[[ SUPPLIED PASSAGE, beginning ]]

The choice of features often determines the selection of the
OS-hypervisor combination. Certain features are only available with
specific OSs or hypervisors. For example, if certain features are
not available, modify the design to meet user requirements.</para>
</listitem>
</varlistentry>
<varlistentry>
<term>Interoperability</term>
<listitem>
<para>Consider the ability of the selected OS-hypervisor combination
to interoperate or co-exist with other OS-hypervisors, or with
other software solutions in the overall design. Operational and
troubleshooting tools for one OS-hypervisor combination may differ
from the tools for another OS-hypervisor combination. The design
must address if the two sets of tools need to interoperate.</para>
</listitem>
</varlistentry>
</variablelist>
</section>
<section xml:id="openstack-components-arch">
<title>OpenStack components</title>
<para>The selection of OpenStack components has a significant impact.
There are certain components that are omnipresent, for example the compute
and image services, but others, such as the orchestration module may not
be present. Omitting heat does not typically have a significant impact
on the overall design. However, if the architecture uses a replacement for
OpenStack Object Storage for its storage component, this could have
significant impacts on the rest of the design.</para>
<para>For a compute-focused OpenStack design architecture, the
following components may be present:</para>
<itemizedlist>
<listitem>
<para>Identity (keystone)</para>
</listitem>
<listitem>
<para>Dashboard (horizon)</para>
</listitem>
<listitem>
<para>Compute (nova)</para>
</listitem>
<listitem>
<para>Object Storage (swift, ceph or a commercial solution)</para>
</listitem>
<listitem>
<para>Image (glance)</para>
</listitem>
<listitem>
<para>Networking (neutron)</para>
</listitem>
<listitem>
<para>Orchestration (heat)</para>
</listitem>
</itemizedlist>
<para>A compute-focused design is less likely to include OpenStack Block
Storage due to persistent block storage not
being a significant requirement for the expected workloads. However,
there may be some situations where the need for performance employs
a block storage component to improve data I-O.</para>
<para>The exclusion of certain OpenStack components might also limit the
functionality of other components. If a design opts to
include the Orchestration module but excludes the Telemetry module, then
the design cannot take advantage of Orchestration's auto
scaling functionality as this relies on information from Telemetry.</para>
</section>
<section xml:id="supplemental-software">
<title>Supplemental software</title>
<para>While OpenStack is a fairly complete collection of software
projects for building a platform for cloud services, there are
invariably additional pieces of software that you might add
to an OpenStack design.</para>
<section xml:id="networking-software-arch">
<title>Networking software</title>
<para>OpenStack Networking provides a wide variety of networking services
for instances. There are many additional networking software packages
that might be useful to manage the OpenStack components themselves.

[[ SUPPLIED PASSAGE, end ]]

ASSIGNMENT:
In the OpenStack design passage, why can't a design that includes Orchestration but excludes Telemetry use Orchestration's auto scaling?

[[ THE DATA, beginning ]]

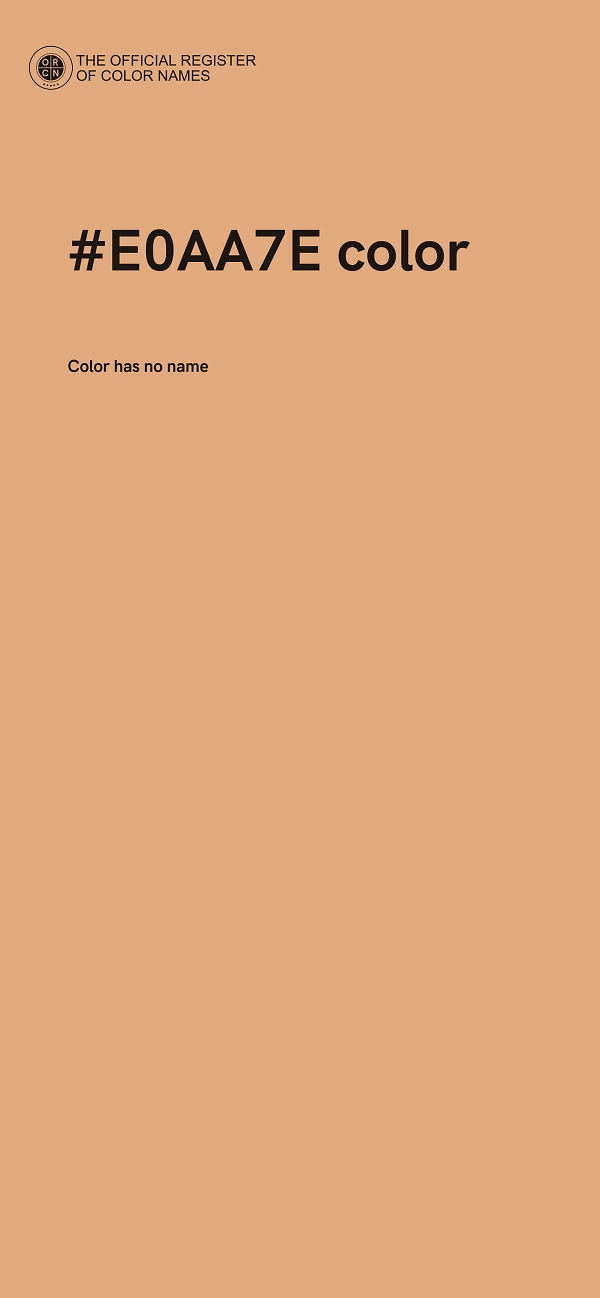 #E0AA7E color image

[[ THE DATA, end ]]

ANSWER TO THIS PROBLEM:
Orchestration's auto scaling relies on information from Telemetry.